#### Instructions to follow
Every line of the material that follows must be printed again exactly.

--- Start Task material ---

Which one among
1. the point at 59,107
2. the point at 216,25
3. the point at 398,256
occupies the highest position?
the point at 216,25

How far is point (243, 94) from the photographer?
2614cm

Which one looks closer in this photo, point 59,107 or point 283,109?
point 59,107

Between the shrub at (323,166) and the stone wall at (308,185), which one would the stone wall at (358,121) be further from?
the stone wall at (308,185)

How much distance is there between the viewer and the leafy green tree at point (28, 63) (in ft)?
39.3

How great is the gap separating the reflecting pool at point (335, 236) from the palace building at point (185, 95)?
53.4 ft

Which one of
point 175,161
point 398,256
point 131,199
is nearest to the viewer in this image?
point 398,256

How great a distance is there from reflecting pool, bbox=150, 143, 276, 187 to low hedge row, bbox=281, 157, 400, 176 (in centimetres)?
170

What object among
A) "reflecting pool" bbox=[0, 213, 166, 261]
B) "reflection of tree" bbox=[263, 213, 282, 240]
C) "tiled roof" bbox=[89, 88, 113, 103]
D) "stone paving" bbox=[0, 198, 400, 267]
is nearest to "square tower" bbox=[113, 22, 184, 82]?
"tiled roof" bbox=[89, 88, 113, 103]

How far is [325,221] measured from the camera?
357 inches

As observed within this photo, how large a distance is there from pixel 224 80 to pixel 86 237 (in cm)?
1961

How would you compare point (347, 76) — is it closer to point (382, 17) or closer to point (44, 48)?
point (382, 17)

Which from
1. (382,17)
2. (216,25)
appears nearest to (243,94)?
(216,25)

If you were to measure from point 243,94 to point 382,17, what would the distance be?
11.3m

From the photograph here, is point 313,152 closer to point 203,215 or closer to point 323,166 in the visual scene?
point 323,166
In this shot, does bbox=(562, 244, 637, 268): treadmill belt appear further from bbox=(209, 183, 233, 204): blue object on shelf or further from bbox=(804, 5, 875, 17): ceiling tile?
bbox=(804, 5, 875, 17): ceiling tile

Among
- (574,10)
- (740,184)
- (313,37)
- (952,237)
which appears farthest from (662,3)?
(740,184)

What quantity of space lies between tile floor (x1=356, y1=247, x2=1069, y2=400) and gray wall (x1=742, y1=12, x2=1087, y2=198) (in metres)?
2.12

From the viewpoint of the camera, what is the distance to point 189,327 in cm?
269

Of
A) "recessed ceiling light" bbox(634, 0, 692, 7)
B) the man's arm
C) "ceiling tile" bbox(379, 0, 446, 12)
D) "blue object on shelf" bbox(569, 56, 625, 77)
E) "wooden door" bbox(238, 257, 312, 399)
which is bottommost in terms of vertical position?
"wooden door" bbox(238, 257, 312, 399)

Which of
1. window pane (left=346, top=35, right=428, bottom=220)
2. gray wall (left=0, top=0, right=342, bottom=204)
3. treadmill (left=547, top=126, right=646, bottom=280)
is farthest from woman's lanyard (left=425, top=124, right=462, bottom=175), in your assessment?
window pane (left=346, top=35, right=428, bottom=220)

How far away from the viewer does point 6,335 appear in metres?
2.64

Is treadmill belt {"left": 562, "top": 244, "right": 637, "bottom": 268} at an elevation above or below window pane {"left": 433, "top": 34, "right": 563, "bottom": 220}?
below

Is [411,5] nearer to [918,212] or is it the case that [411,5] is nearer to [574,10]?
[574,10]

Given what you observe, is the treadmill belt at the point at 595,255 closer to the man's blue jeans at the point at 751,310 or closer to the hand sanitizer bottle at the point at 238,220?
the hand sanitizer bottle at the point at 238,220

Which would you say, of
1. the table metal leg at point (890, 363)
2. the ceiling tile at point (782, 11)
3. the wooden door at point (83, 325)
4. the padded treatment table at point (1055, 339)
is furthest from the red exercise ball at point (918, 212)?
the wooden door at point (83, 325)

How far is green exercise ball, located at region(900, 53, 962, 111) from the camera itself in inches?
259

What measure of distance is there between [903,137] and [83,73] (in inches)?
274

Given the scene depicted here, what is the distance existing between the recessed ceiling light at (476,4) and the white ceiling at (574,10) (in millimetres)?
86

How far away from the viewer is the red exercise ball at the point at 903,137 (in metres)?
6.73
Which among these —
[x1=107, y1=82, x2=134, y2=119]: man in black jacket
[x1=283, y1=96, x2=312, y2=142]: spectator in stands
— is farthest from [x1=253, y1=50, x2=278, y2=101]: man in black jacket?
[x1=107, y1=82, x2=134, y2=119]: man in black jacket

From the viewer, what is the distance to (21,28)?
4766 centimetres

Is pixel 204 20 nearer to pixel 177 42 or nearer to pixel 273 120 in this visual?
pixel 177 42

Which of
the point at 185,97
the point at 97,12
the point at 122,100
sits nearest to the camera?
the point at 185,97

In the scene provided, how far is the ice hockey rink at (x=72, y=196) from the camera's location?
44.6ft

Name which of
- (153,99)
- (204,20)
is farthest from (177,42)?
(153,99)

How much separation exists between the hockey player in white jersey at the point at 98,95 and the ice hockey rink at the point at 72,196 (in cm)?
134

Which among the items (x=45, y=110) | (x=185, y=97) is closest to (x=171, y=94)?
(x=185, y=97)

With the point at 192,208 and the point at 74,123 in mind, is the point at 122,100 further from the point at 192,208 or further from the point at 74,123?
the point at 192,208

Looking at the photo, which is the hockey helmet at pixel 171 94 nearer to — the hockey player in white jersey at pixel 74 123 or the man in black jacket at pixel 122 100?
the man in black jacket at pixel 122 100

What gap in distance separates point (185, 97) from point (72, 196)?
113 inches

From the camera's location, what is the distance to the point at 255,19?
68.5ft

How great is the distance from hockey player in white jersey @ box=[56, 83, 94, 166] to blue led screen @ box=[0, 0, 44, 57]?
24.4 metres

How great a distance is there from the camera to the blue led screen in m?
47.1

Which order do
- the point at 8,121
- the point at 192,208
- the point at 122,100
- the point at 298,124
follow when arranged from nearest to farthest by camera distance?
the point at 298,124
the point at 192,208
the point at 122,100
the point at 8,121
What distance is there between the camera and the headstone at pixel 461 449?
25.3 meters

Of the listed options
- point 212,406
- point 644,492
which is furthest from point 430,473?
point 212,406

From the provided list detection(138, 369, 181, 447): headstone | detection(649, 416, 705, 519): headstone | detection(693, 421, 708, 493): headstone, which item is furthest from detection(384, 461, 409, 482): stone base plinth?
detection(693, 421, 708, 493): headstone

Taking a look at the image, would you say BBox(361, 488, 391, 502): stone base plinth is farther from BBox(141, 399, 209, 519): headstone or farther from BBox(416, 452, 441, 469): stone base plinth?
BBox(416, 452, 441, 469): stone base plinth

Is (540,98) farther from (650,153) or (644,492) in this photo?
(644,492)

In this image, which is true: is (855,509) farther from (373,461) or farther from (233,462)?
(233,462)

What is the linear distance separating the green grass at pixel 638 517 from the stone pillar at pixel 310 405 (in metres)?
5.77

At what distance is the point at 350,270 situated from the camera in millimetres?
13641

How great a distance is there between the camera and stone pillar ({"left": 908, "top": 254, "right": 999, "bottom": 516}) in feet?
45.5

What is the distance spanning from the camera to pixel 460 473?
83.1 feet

--- End Task material ---

#### Reply to the task
Which one among
1. the point at 59,107
2. the point at 216,25
3. the point at 398,256
occupies the highest position?
the point at 216,25

How far is point (243, 94) from the photographer?
2614cm

Which one looks closer in this photo, point 59,107 or point 283,109?
point 59,107

Between the shrub at (323,166) and the stone wall at (308,185), which one would the stone wall at (358,121) be further from?
the stone wall at (308,185)

How much distance is there between the viewer and the leafy green tree at point (28, 63) (in ft)?
39.3

How great is the gap separating the reflecting pool at point (335, 236) from the palace building at point (185, 95)?
53.4 ft

Which one of
point 175,161
point 398,256
point 131,199
is nearest to the viewer in this image?
point 398,256

How great a distance is there from reflecting pool, bbox=150, 143, 276, 187 to low hedge row, bbox=281, 157, 400, 176 (in centimetres)?
170

What object among
A) "reflecting pool" bbox=[0, 213, 166, 261]
B) "reflection of tree" bbox=[263, 213, 282, 240]
C) "tiled roof" bbox=[89, 88, 113, 103]
D) "stone paving" bbox=[0, 198, 400, 267]
is nearest to "square tower" bbox=[113, 22, 184, 82]?
"tiled roof" bbox=[89, 88, 113, 103]

How far is [325,221] measured from the camera?
357 inches

As observed within this photo, how large a distance is there from pixel 224 80 to pixel 86 237 (in cm)?
1961

How would you compare point (347, 76) — is it closer to point (382, 17) or closer to point (44, 48)?
point (382, 17)

Which from
1. (382,17)
2. (216,25)
appears nearest to (243,94)?
(216,25)

If you were to measure from point 243,94 to point 382,17, what would the distance be?
11.3m

From the photograph here, is point 313,152 closer to point 203,215 or closer to point 323,166 in the visual scene?
point 323,166
In this shot, does bbox=(562, 244, 637, 268): treadmill belt appear further from bbox=(209, 183, 233, 204): blue object on shelf or further from bbox=(804, 5, 875, 17): ceiling tile?
bbox=(804, 5, 875, 17): ceiling tile

Among
- (574,10)
- (740,184)
- (313,37)
- (952,237)
which appears farthest from (662,3)?
(740,184)

What quantity of space lies between tile floor (x1=356, y1=247, x2=1069, y2=400) and gray wall (x1=742, y1=12, x2=1087, y2=198) (in metres)?
2.12

From the viewpoint of the camera, what is the distance to point 189,327 in cm?
269

Of
A) "recessed ceiling light" bbox(634, 0, 692, 7)
B) the man's arm
C) "ceiling tile" bbox(379, 0, 446, 12)
D) "blue object on shelf" bbox(569, 56, 625, 77)
E) "wooden door" bbox(238, 257, 312, 399)
which is bottommost in terms of vertical position?
"wooden door" bbox(238, 257, 312, 399)

Which of
1. window pane (left=346, top=35, right=428, bottom=220)
2. gray wall (left=0, top=0, right=342, bottom=204)
3. treadmill (left=547, top=126, right=646, bottom=280)
is farthest from woman's lanyard (left=425, top=124, right=462, bottom=175), in your assessment?
window pane (left=346, top=35, right=428, bottom=220)

How far away from the viewer does point 6,335 appear in metres?
2.64

Is treadmill belt {"left": 562, "top": 244, "right": 637, "bottom": 268} at an elevation above or below window pane {"left": 433, "top": 34, "right": 563, "bottom": 220}?
below

Is [411,5] nearer to [918,212] or is it the case that [411,5] is nearer to [574,10]?
[574,10]

Given what you observe, is the treadmill belt at the point at 595,255 closer to the man's blue jeans at the point at 751,310 or closer to the hand sanitizer bottle at the point at 238,220?
the hand sanitizer bottle at the point at 238,220

Which would you say, of
1. the table metal leg at point (890, 363)
2. the ceiling tile at point (782, 11)
3. the wooden door at point (83, 325)
4. the padded treatment table at point (1055, 339)
is furthest from the red exercise ball at point (918, 212)?
the wooden door at point (83, 325)

How far is green exercise ball, located at region(900, 53, 962, 111) from the camera itself in inches?
259

What measure of distance is there between [903,137] and [83,73] (in inches)?
274

Given the scene depicted here, what is the distance existing between the recessed ceiling light at (476,4) and the white ceiling at (574,10) (in millimetres)?
86

How far away from the viewer is the red exercise ball at the point at 903,137 (in metres)?
6.73
Which among these —
[x1=107, y1=82, x2=134, y2=119]: man in black jacket
[x1=283, y1=96, x2=312, y2=142]: spectator in stands
— is farthest from [x1=253, y1=50, x2=278, y2=101]: man in black jacket?
[x1=107, y1=82, x2=134, y2=119]: man in black jacket

From the viewer, what is the distance to (21,28)?
4766 centimetres

Is pixel 204 20 nearer to pixel 177 42 or nearer to pixel 273 120 in this visual?
pixel 177 42

Which of
the point at 185,97
the point at 97,12
the point at 122,100
sits nearest to the camera?
the point at 185,97

In the scene provided, how far is the ice hockey rink at (x=72, y=196) from the camera's location?
44.6ft

Name which of
- (153,99)
- (204,20)
is farthest from (177,42)?
(153,99)

How much separation exists between the hockey player in white jersey at the point at 98,95 and the ice hockey rink at the point at 72,196 (in cm)?
134

Which among the items (x=45, y=110) | (x=185, y=97) is closest to (x=171, y=94)?
(x=185, y=97)

With the point at 192,208 and the point at 74,123 in mind, is the point at 122,100 further from the point at 192,208 or further from the point at 74,123?
the point at 192,208

Looking at the photo, which is the hockey helmet at pixel 171 94 nearer to — the hockey player in white jersey at pixel 74 123 or the man in black jacket at pixel 122 100?
the man in black jacket at pixel 122 100

What gap in distance separates point (185, 97) from point (72, 196)?
113 inches

From the camera's location, what is the distance to the point at 255,19?
68.5ft

How great is the distance from hockey player in white jersey @ box=[56, 83, 94, 166] to blue led screen @ box=[0, 0, 44, 57]?
24.4 metres

How great a distance is there from the camera to the blue led screen in m?
47.1

Which order do
- the point at 8,121
- the point at 192,208
- the point at 122,100
- the point at 298,124
follow when arranged from nearest to farthest by camera distance?
the point at 298,124
the point at 192,208
the point at 122,100
the point at 8,121
What distance is there between the camera and the headstone at pixel 461 449?
25.3 meters

Of the listed options
- point 212,406
- point 644,492
which is furthest from point 430,473?
point 212,406

From the provided list detection(138, 369, 181, 447): headstone | detection(649, 416, 705, 519): headstone | detection(693, 421, 708, 493): headstone, which item is furthest from detection(384, 461, 409, 482): stone base plinth?
detection(693, 421, 708, 493): headstone

Taking a look at the image, would you say BBox(361, 488, 391, 502): stone base plinth is farther from BBox(141, 399, 209, 519): headstone or farther from BBox(416, 452, 441, 469): stone base plinth?
BBox(416, 452, 441, 469): stone base plinth

Is (540,98) farther from (650,153) or (644,492) in this photo?
(644,492)

In this image, which is true: is (855,509) farther from (373,461) or farther from (233,462)?
(233,462)

What is the linear distance separating the green grass at pixel 638 517 from the stone pillar at pixel 310 405 (in metres)?
5.77

At what distance is the point at 350,270 situated from the camera in millimetres?
13641

How great a distance is there between the camera and stone pillar ({"left": 908, "top": 254, "right": 999, "bottom": 516}) in feet?
45.5

What is the distance spanning from the camera to pixel 460 473?
83.1 feet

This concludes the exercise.